What you need to do: The answer must consist solely of the lines from the one containing "5 bedroom house 830 m² Strovolos, Cyprus" through the last line of the records, set down exactly and without any pictures.

┄┄┄┄┄┄┄┄┄┄┄┄┄┄┄┄┄┄┄┄

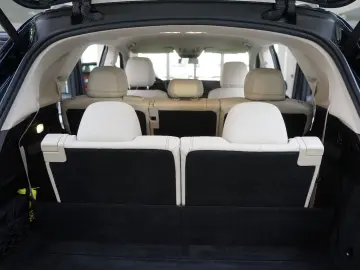 MERCEDES-BENZ GLE 400d AMG Designo Head ACC 360 Airm&hellip;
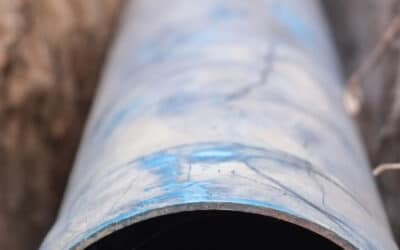 How to Know When It’s Time for Drain Repair or Sewer Line Replacement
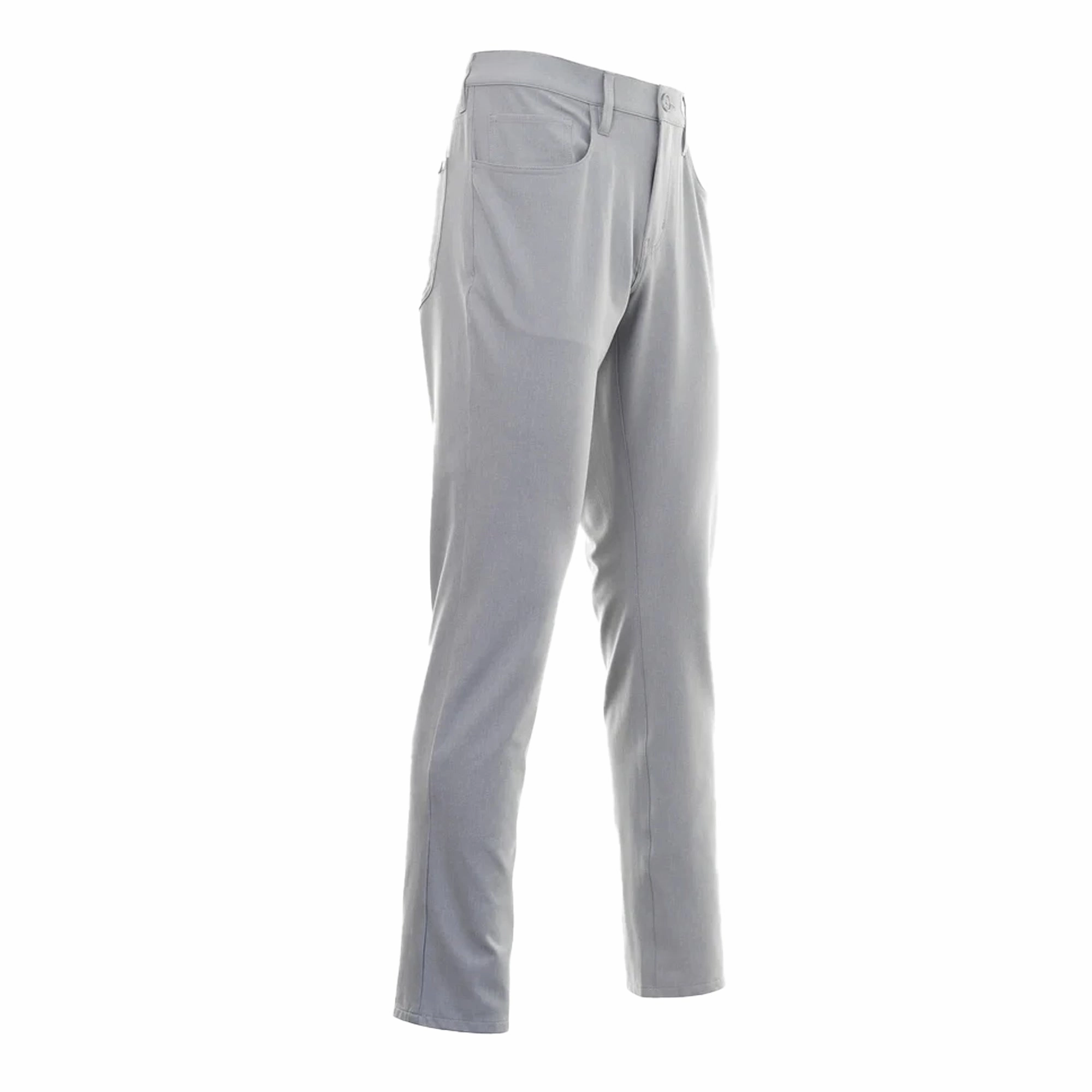 Travis Mathew Open to Close Pants Travismathew Golfwear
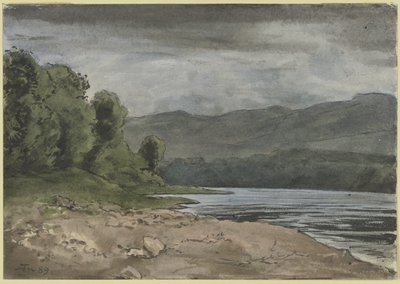  af Hans Thoma
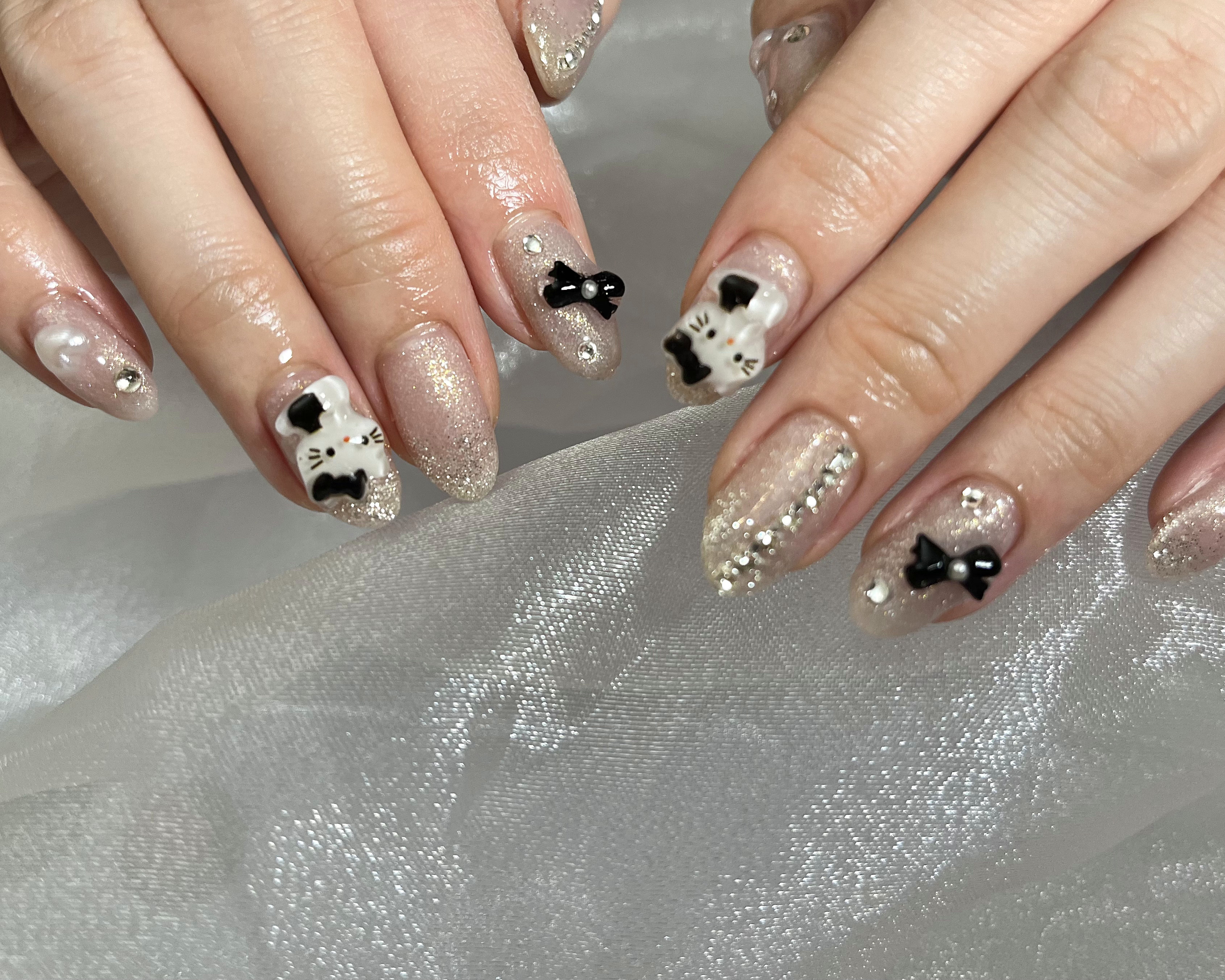 SOAR_nail.eye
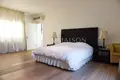 5 bedroom house 830 m² Strovolos, Cyprus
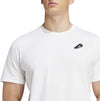 Copa Signature Graphic T-shirt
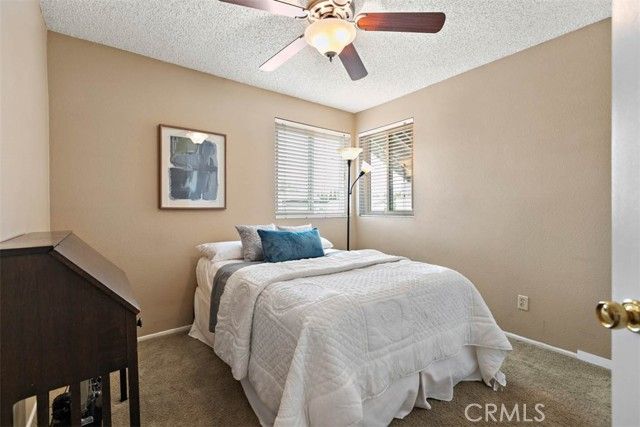 15141 Begonia, Fontana, CA 92336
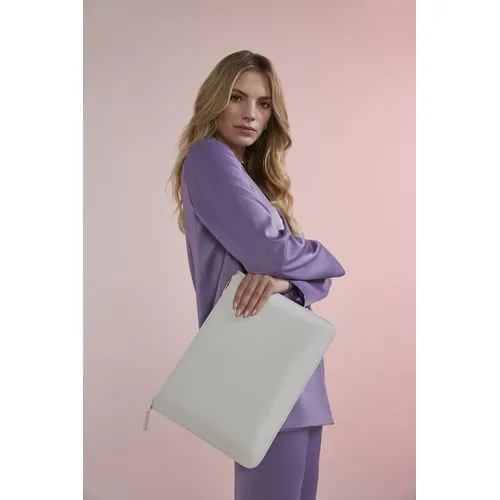 Porte-Documents Boutique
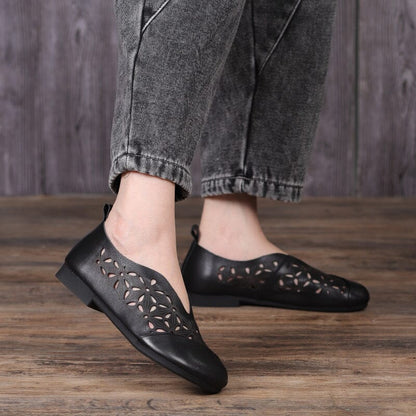 Comfortable Orthopedic Shoes for Daily Wear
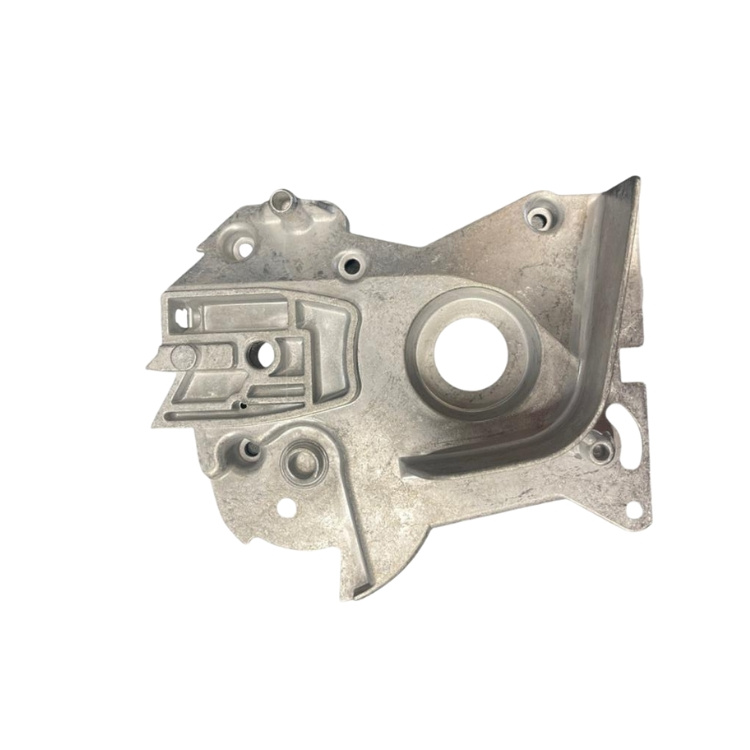 Attachment 5080422-20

┄┄┄┄┄┄┄┄┄┄┄┄┄┄┄┄┄┄┄┄

Task output:
 5 bedroom house 830 m² Strovolos, Cyprus
 Copa Signature Graphic T-shirt
 15141 Begonia, Fontana, CA 92336
 Porte-Documents Boutique
 Comfortable Orthopedic Shoes for Daily Wear
 Attachment 5080422-20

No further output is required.